By Krystal Hu and Greg Bensinger
SAN FRANCISCO (Reuters) -Federal Trade Commission Chair Lina Khan found some cozy company over the course of a two-day trip through Silicon Valley this week as she looked to reverse her reputation for being a scourge of Big Tech.
In her first trip to the tech hub home to giants and startups in her role, Khan had a key message for Silicon Valley across talks, dinner and events all over the Bay Area: She’s a friend to entrepreneurs and founders.
“I think it’s really important for D.C. to begin engaging directly with the founders with startups, and getting a better sense of what are the risks you see,” Kahn said at startup accelerator Y Combinator on Friday.
The high-profile effort to engage with the tech community marks a shift in Khan’s outreach strategy. She made a similar, but more low-key attempt in New York in June, meeting a small group of venture capital investors and speaking about tech regulations at a local bookstore.
Surrounded by tech workers and VC investors in San Francisco, Khan reiterated her focus on artificial intelligence, an area her agency has been tasked with looking into by President Joe Biden’s executive order this week.
“I think there are very reasonable concerns right now that the critical inputs into this technology may already be kind of controlled by a handful of companies, and that we may already be seeing bottlenecks in ways that could impede innovation and competition,” Khan said, noting the agency is look at all layers from graphics processing units, cloud computing to data used by AI models.

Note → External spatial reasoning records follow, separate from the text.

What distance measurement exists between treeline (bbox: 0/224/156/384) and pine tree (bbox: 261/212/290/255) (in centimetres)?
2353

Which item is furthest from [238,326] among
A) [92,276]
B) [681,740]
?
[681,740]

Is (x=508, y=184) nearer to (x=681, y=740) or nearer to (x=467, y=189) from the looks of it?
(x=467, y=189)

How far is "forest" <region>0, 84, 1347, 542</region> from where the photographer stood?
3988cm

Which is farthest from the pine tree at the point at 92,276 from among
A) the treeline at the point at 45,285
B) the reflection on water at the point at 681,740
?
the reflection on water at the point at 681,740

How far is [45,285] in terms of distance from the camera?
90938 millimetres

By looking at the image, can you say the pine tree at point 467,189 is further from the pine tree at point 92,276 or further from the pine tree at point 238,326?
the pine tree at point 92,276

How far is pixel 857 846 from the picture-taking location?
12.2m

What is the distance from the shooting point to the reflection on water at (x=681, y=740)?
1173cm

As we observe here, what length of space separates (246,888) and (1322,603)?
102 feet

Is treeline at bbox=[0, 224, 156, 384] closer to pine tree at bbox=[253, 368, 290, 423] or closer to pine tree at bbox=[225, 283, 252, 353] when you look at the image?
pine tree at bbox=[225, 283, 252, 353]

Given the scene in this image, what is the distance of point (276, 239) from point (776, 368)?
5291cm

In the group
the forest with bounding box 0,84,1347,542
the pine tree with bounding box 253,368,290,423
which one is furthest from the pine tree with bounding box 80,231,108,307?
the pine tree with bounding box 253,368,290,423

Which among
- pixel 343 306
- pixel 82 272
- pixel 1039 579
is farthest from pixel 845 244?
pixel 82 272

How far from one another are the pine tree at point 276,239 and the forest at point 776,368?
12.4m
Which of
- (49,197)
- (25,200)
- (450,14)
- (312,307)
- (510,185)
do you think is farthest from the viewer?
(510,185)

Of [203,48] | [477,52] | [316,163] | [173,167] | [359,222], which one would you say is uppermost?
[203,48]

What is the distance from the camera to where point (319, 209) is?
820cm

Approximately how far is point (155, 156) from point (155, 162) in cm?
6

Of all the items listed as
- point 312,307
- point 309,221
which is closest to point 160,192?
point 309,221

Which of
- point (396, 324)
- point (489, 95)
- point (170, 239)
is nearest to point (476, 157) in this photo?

At a Mission District cafe on Thursday where about half the room raised their hands to identify as workers for Big Tech companies, Khan was greeted with applause and scattered cheers for a fireside chat.
Just hours earlier at Stanford University, a man who said he’d worked for Meta said he “was a big fan, even at Meta, of what you did to my boss.” It was an apparent reference to the agency’s suit attempting to block the company’s acquisition of Within Limited, an AI startup.
Even as the FTC was preparing to send a letter to a Republican lawmaker on Friday defending its hard line on what it views as unlawful mergers, including Microsoft’s now-closed $69 billion purchase of Activision, Khan took pains to appear to be a friend to industry workers.
“We’re very much focused on using our laws to protect everybody: Consumers, but also workers,” she said in a standing-room-only nightcap appearance in San Francisco on Thursday. “The FTC’s goals are entirely aligned with innovators and entrepreneurs.”
Big Tech companies, particularly Amazon and Meta, view Khan, who rose to prominence after publishing a 2017 academic article pointing to Amazon’s practices as anticompetitive, as an impediment.
Both companies sought shortly after her taking the job to have her recuse herself from any antitrust investigations into its practices, indicating in filings at the time they did not view her as impartial.